# Understanding Volume and Gain....



## Beach Bob (Sep 12, 2009)

I was trying to describe the difference between what a volume knob does and what a gain knob does and realized, that I THINK I know the difference...but am not 100% sure... Googling the issue just brings up tons and tons of conflicting opinions.... 

So..here is what I believe is happening... based upon my minimal knowlege of a three tube pre-amp (call the tubes V1, V2 and V3).... 

The signal goes from the guitar to V1 and gets boosted up to a usable level...

The volume knob reduces the signal based upon the volume level (i.e. full volume = 0 reduction)

The boosted signal goes to V2 for further boosting... the amount of boost determined by the GAIN knob. The gain knob is controlling the voltage differential on the tube and does not actually interact with the signal directly.

From V2 the signal goes thru the tone stack and into V3 for boost to make up for the loss caused by the tone stack.


At a very simplistic level, is this correct? In my head the primary distinction between volume and gain is that volume is a resistor on the signal path and directly interacts with the signal whereas gain controls the amount the voltage differential (i.e. boost) of V2 and doesn't directly interact with the signal.....


----------



## Cups (Jan 5, 2010)

Gain comes first. Volume is usually after the tone stack right before the phase inverter. (I'm aware of volumes being placed in different areas, like post phase inverter)


----------



## Wild Bill (May 3, 2006)

Beach Bob said:


> At a very simplistic level, is this correct? In my head the primary distinction between volume and gain is that volume is a resistor on the signal path and directly interacts with the signal whereas gain controls the amount the voltage differential (i.e. boost) of V2 and doesn't directly interact with the signal.....


In a word, no! :applouse:

In both cases, the knob is controlling signal. What makes it more confusing is that there is no standard point to insert a control that is called GAIN. That is something some marketing guy pulled out of his butt!.

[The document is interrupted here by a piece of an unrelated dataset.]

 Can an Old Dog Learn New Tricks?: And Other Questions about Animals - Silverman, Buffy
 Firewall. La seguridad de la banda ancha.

Think of it this way. A signal is amplified by a tube stage and tube stages can be cascaded, stage following stage until finally the signal is fed to the power tubes and then out to the speaker. 

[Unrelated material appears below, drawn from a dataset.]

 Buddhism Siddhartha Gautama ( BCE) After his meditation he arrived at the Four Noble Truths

In the early days, there was only one control for the signal level, called a VOLUME control. Usually, it was after the very first amplifying stage. Then the JMP evolved to a higher level and an additional control was added, right between the output of the preamp and the phase inverter stage that drove the power tubes. This was called a master volume - the idea was that you could crank up the input level of the signal for more distortion yet have the master volume cut that signal (now distorted) down to reduce the final volume from the speakers. You would have a distorted tone but not necessarily loud!

By playing with the two volume controls you could have a clean or a distorted signal at any volume you wanted. However, the KIND of distortion you got was all preamp distortion, which tends to sound crunchier and fizzier than the classic power tube distortion, which was more thick and creamy. It is IMPOSSIBLE to get power amp distortion when the master volume is turned down! It comes from the power tubes working very hard, which means they are LOUD! Reduce the signal into them with the master volume and the tubes start to loaf along, being very clean and hifi.

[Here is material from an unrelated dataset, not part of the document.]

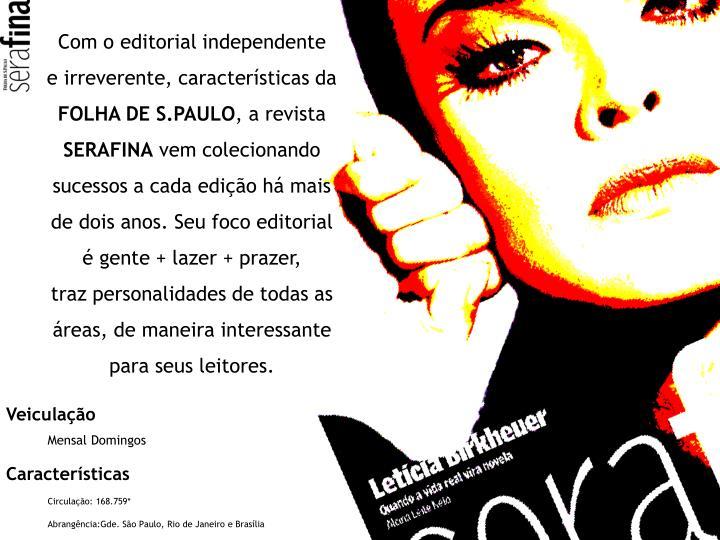 Com o editorial independente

That being said, LOTS of players LIKED preamp distortion! So designers added even more stages of preamp gain. They then added another control to vary the gain, or how strong was the signal AT THAT POINT IN THE AMPLIFICATION CHAIN! Hence the "GAIN" control was born. You now had more control of how much a particular stage was overdriven, thus more control of the amount and sound of the distortion.

So now we have input volume, gain and finally master volume. All 3 controls vary the strength of the signal, just at different points along a path of stronger and stronger signal. Since you have oodles of gain it is easy to overdrive succeeding stages, relying on the master volume at the end to determine how hard the final power tubes are driven and thus how much power is leaving the speakers.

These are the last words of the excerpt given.